§ GOAL OF THE EXERCISE: Nothing other than the lines from the one containing "Does the red" through the close of the entries below should be printed, each exactly.

§ EXCERPTED RECORDS:
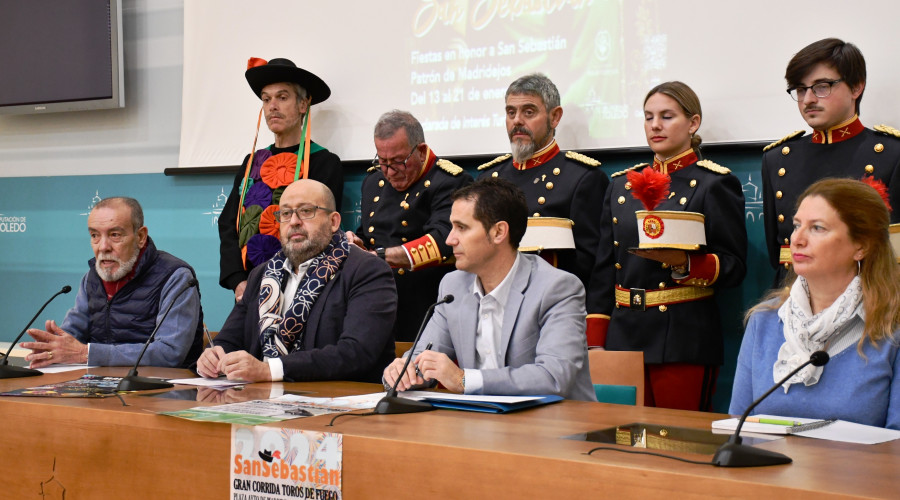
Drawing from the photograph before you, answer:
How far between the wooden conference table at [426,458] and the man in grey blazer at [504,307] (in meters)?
0.28

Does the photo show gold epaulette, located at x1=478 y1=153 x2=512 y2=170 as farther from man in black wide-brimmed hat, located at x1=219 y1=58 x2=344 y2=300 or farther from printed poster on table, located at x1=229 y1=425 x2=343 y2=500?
printed poster on table, located at x1=229 y1=425 x2=343 y2=500

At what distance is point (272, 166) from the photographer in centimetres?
485

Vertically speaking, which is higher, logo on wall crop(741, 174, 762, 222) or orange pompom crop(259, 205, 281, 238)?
logo on wall crop(741, 174, 762, 222)

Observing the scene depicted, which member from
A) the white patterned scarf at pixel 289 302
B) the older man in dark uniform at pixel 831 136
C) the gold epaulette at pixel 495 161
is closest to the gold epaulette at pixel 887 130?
the older man in dark uniform at pixel 831 136

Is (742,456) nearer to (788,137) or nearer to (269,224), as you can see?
(788,137)

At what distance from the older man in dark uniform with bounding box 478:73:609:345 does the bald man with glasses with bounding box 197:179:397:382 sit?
91 cm

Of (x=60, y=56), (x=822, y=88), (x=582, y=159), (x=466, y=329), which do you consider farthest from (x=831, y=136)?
(x=60, y=56)

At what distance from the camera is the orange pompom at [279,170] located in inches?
187

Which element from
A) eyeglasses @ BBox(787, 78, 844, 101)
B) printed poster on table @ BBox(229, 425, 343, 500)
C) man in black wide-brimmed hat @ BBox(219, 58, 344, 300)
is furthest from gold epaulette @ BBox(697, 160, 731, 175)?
printed poster on table @ BBox(229, 425, 343, 500)

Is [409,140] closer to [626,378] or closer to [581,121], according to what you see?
[581,121]

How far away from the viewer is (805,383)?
7.41 ft

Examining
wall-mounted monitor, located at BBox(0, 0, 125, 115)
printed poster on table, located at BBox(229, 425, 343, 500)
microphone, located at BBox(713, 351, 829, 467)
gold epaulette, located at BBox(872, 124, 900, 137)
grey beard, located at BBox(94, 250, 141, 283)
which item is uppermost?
wall-mounted monitor, located at BBox(0, 0, 125, 115)

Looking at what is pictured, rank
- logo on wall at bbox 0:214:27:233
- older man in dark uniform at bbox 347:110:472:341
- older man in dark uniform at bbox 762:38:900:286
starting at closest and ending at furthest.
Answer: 1. older man in dark uniform at bbox 762:38:900:286
2. older man in dark uniform at bbox 347:110:472:341
3. logo on wall at bbox 0:214:27:233

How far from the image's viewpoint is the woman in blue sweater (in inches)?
87.4
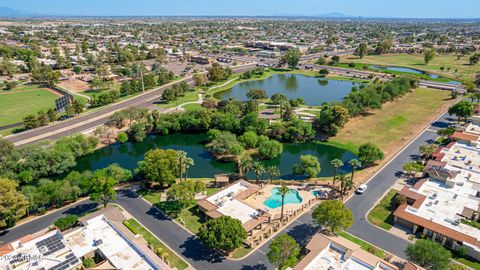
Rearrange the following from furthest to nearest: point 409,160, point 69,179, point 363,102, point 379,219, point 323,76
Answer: point 323,76 < point 363,102 < point 409,160 < point 69,179 < point 379,219

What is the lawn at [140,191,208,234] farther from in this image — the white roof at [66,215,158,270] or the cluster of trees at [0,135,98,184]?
the cluster of trees at [0,135,98,184]

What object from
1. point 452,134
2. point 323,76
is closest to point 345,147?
point 452,134

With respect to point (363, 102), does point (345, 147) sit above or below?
below

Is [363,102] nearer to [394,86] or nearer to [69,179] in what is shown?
[394,86]

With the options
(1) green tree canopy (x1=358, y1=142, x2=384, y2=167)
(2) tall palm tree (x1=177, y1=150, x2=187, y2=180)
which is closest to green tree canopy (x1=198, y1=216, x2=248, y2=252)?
(2) tall palm tree (x1=177, y1=150, x2=187, y2=180)

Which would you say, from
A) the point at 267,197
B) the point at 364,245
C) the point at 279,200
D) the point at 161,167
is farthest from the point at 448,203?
the point at 161,167

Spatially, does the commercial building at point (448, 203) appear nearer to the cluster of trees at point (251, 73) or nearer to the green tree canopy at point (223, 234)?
the green tree canopy at point (223, 234)

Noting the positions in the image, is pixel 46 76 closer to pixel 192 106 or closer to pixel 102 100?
pixel 102 100
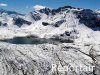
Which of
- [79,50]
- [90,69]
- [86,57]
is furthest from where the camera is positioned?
[79,50]

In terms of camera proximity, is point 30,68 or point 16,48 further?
point 16,48

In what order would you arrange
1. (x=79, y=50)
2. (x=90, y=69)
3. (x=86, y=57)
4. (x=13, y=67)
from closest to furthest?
(x=13, y=67), (x=90, y=69), (x=86, y=57), (x=79, y=50)

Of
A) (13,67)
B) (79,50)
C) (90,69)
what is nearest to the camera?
(13,67)

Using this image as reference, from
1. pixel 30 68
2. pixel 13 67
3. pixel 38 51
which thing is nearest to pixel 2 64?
pixel 13 67

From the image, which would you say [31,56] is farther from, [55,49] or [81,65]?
[81,65]

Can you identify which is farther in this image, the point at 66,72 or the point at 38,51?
the point at 38,51

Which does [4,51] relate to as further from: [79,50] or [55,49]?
[79,50]

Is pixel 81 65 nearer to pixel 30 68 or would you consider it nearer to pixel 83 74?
pixel 83 74

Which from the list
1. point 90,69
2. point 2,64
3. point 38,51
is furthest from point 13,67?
point 90,69

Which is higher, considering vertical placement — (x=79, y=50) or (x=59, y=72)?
(x=79, y=50)
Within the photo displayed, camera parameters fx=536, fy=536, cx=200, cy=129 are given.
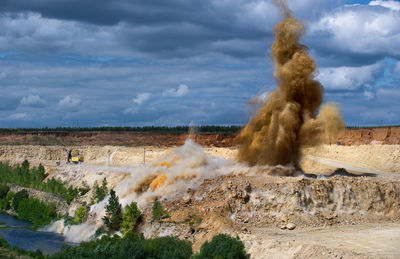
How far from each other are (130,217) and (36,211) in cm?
1548

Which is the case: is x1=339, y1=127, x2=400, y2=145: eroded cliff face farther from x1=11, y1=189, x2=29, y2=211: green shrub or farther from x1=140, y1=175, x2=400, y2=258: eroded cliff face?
x1=11, y1=189, x2=29, y2=211: green shrub

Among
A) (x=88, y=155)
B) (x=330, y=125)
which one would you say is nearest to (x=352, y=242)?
(x=330, y=125)

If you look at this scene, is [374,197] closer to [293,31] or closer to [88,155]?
[293,31]

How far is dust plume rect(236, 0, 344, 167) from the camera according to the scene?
2975cm

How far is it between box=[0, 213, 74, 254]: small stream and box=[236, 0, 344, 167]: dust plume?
1207 cm

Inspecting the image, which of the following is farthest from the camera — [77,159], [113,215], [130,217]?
[77,159]

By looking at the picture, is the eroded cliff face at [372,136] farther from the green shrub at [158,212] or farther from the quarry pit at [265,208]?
the green shrub at [158,212]

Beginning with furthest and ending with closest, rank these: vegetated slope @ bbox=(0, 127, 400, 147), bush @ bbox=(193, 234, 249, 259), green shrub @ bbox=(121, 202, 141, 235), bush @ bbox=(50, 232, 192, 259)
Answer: vegetated slope @ bbox=(0, 127, 400, 147) < green shrub @ bbox=(121, 202, 141, 235) < bush @ bbox=(50, 232, 192, 259) < bush @ bbox=(193, 234, 249, 259)

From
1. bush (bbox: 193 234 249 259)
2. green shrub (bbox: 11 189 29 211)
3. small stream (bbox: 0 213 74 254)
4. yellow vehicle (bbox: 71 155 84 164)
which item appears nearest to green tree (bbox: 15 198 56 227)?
small stream (bbox: 0 213 74 254)

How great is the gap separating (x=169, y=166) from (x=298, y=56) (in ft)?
31.7

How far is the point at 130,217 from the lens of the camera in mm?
26828

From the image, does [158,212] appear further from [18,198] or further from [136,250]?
[18,198]

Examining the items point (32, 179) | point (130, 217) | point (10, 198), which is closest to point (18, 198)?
point (10, 198)

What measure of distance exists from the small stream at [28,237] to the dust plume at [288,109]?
12.1 m
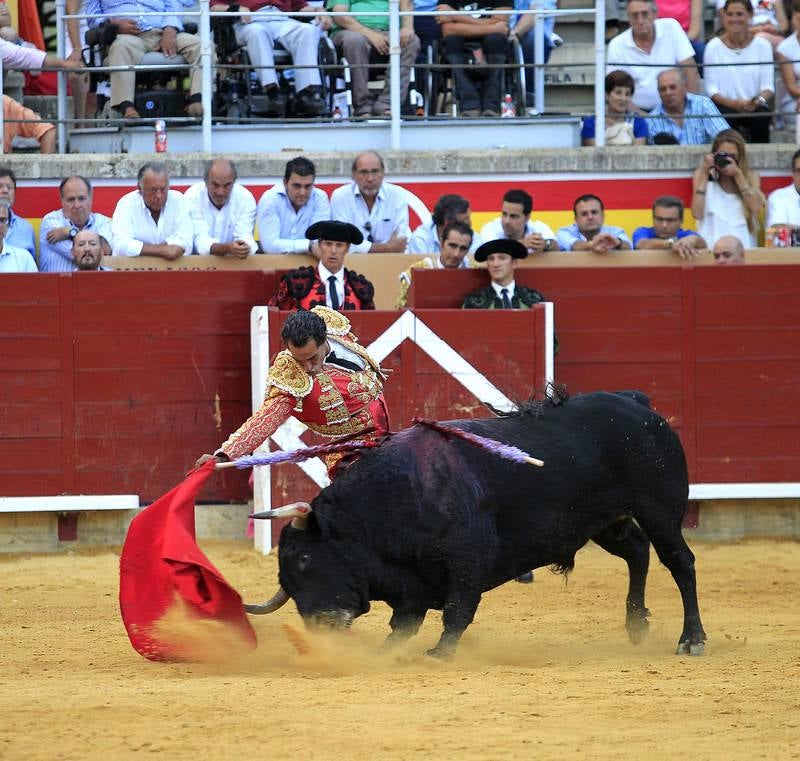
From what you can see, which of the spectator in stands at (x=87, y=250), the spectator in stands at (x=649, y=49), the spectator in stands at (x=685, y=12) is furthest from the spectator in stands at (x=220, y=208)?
the spectator in stands at (x=685, y=12)

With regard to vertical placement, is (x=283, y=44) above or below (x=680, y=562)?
above

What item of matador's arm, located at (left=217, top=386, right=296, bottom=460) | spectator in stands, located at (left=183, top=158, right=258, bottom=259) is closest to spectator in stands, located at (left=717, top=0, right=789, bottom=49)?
spectator in stands, located at (left=183, top=158, right=258, bottom=259)

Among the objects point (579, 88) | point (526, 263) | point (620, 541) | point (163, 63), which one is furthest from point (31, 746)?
point (579, 88)

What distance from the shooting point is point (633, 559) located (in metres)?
6.07

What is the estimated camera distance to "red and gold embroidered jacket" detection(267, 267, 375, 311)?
314 inches

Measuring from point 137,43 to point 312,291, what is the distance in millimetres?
2673

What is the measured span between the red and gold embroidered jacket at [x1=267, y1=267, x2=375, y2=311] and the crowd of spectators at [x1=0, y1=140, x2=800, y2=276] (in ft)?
1.11

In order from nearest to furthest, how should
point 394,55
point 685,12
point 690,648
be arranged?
point 690,648 < point 394,55 < point 685,12

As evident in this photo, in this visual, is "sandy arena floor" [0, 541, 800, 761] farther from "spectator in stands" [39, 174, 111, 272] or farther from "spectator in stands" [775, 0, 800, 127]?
"spectator in stands" [775, 0, 800, 127]

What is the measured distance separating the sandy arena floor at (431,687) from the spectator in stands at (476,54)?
390 cm

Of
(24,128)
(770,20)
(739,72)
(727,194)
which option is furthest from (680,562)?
(770,20)

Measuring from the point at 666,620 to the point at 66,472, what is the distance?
3307mm

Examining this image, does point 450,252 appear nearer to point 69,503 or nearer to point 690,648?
point 69,503

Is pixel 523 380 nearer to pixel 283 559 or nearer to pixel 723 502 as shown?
pixel 723 502
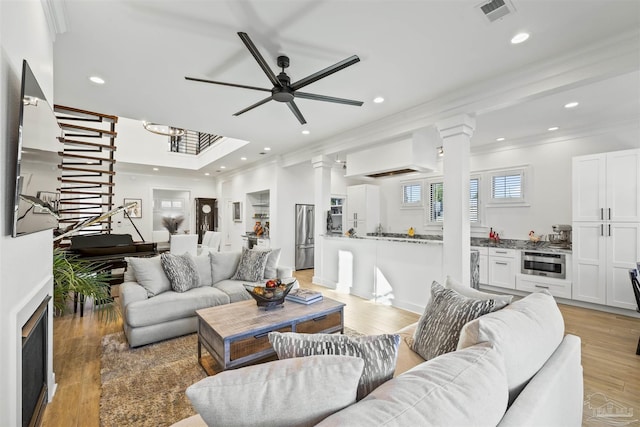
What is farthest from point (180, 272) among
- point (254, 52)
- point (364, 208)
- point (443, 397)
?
point (364, 208)

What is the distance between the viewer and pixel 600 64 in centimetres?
245

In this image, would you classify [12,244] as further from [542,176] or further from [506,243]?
[542,176]

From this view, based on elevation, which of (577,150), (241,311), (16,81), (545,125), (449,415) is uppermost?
(545,125)

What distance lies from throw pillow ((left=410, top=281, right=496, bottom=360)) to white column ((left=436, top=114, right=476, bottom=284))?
69.3 inches

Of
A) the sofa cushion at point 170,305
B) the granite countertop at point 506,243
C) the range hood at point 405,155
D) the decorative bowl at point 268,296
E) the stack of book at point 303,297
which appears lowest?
the sofa cushion at point 170,305

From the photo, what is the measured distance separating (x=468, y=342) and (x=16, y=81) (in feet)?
7.57

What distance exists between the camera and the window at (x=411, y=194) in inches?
261

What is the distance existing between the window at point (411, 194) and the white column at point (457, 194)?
3.14m

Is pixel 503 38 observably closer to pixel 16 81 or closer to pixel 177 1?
pixel 177 1

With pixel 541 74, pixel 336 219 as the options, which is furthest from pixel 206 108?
pixel 336 219

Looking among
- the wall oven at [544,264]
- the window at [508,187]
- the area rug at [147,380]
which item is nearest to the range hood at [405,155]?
the window at [508,187]

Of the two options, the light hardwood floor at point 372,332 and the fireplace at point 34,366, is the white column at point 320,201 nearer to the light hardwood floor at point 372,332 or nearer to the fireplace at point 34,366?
the light hardwood floor at point 372,332

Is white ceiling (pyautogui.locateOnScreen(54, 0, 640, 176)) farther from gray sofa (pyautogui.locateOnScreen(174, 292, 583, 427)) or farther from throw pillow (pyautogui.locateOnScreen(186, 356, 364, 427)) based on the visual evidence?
throw pillow (pyautogui.locateOnScreen(186, 356, 364, 427))

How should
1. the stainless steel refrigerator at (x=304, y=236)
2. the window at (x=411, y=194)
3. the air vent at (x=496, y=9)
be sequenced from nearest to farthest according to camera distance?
the air vent at (x=496, y=9)
the window at (x=411, y=194)
the stainless steel refrigerator at (x=304, y=236)
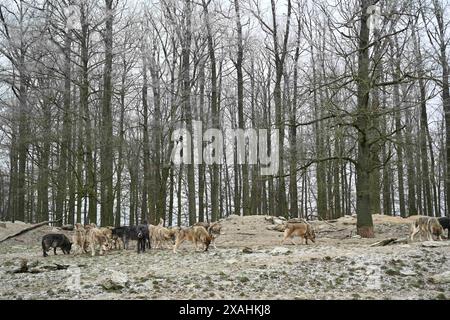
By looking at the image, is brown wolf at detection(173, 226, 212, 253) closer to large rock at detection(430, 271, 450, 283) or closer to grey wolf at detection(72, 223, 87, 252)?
grey wolf at detection(72, 223, 87, 252)

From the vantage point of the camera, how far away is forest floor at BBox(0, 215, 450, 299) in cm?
850

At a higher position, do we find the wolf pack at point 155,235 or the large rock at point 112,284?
the wolf pack at point 155,235

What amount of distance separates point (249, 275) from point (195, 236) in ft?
16.3

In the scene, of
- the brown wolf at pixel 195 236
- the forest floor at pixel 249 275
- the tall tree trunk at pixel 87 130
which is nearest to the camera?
the forest floor at pixel 249 275

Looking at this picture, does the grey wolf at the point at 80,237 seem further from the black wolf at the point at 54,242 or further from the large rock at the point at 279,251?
the large rock at the point at 279,251

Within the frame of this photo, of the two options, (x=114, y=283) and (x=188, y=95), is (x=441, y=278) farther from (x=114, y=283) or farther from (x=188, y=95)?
(x=188, y=95)

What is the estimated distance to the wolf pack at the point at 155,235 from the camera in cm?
1423

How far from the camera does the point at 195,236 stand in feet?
47.4

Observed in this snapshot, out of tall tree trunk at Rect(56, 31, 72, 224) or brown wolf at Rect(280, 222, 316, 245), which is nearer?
brown wolf at Rect(280, 222, 316, 245)

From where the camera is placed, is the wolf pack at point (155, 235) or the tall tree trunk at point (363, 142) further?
the tall tree trunk at point (363, 142)

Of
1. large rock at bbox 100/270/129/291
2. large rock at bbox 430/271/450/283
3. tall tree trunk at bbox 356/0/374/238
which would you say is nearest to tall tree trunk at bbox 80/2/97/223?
tall tree trunk at bbox 356/0/374/238

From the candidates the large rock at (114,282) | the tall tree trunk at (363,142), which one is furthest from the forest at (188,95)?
the large rock at (114,282)

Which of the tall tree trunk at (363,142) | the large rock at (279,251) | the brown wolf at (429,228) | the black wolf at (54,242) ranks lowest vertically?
the large rock at (279,251)

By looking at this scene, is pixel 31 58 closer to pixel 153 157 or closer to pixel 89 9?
pixel 89 9
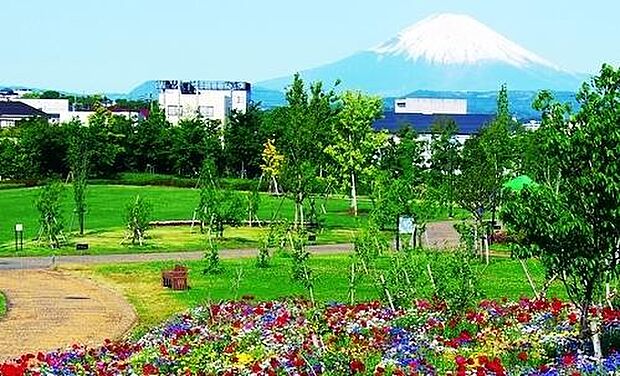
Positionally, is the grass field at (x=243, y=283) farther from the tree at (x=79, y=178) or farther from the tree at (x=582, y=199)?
the tree at (x=79, y=178)

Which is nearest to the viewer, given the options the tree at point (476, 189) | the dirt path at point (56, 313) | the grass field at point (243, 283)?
the dirt path at point (56, 313)

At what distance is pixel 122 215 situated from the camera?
5322 centimetres

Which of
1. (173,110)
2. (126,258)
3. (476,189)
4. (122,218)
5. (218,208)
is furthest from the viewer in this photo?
(173,110)

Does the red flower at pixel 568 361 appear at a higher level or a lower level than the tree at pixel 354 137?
lower

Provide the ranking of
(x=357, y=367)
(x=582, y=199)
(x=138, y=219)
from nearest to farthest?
(x=357, y=367) → (x=582, y=199) → (x=138, y=219)

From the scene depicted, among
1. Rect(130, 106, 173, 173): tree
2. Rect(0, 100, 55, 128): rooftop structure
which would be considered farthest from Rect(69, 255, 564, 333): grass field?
Rect(0, 100, 55, 128): rooftop structure

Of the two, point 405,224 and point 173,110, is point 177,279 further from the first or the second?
point 173,110

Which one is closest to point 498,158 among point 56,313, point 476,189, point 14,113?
point 476,189

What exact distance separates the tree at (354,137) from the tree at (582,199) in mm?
43710

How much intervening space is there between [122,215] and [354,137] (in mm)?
13831

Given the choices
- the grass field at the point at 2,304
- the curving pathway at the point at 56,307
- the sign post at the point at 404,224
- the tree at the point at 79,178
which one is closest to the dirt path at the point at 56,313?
the curving pathway at the point at 56,307

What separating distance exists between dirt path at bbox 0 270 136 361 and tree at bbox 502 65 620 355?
9.48 meters

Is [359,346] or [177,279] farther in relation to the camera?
[177,279]

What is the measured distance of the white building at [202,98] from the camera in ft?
372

§ FINAL ANSWER:
Does the red flower at pixel 568 361 appear at a higher level or a lower level than the tree at pixel 354 137?
lower

Provide the ranking of
(x=357, y=367)
(x=582, y=199)
(x=138, y=219)
from nearest to farthest?
(x=357, y=367) → (x=582, y=199) → (x=138, y=219)

From the scene depicted, among
1. Rect(130, 106, 173, 173): tree
2. Rect(0, 100, 55, 128): rooftop structure
which would be considered farthest from Rect(69, 255, 564, 333): grass field?
Rect(0, 100, 55, 128): rooftop structure

Of the two, point 405,224 and point 173,110, is point 177,279 further from the first or the second?
point 173,110

Which one is closest to point 498,158 among point 56,313, point 476,189, point 14,113?
point 476,189

What exact distance separates the tree at (354,137) from the tree at (582,199) in mm?
43710

How much intervening space is there between [122,215] and [354,137] (in mm)?
13831

Given the choices
- the grass field at the point at 2,304
- the curving pathway at the point at 56,307
- the sign post at the point at 404,224
- the tree at the point at 79,178
which one is closest to the dirt path at the point at 56,313?
the curving pathway at the point at 56,307

What separating distance exists between dirt path at bbox 0 270 136 361 and tree at bbox 502 65 620 355?
9.48 meters

Is [359,346] or [177,279] farther in relation to the camera?
[177,279]

What is the measured distance of the white building at [202,98] from the camera in ft?
372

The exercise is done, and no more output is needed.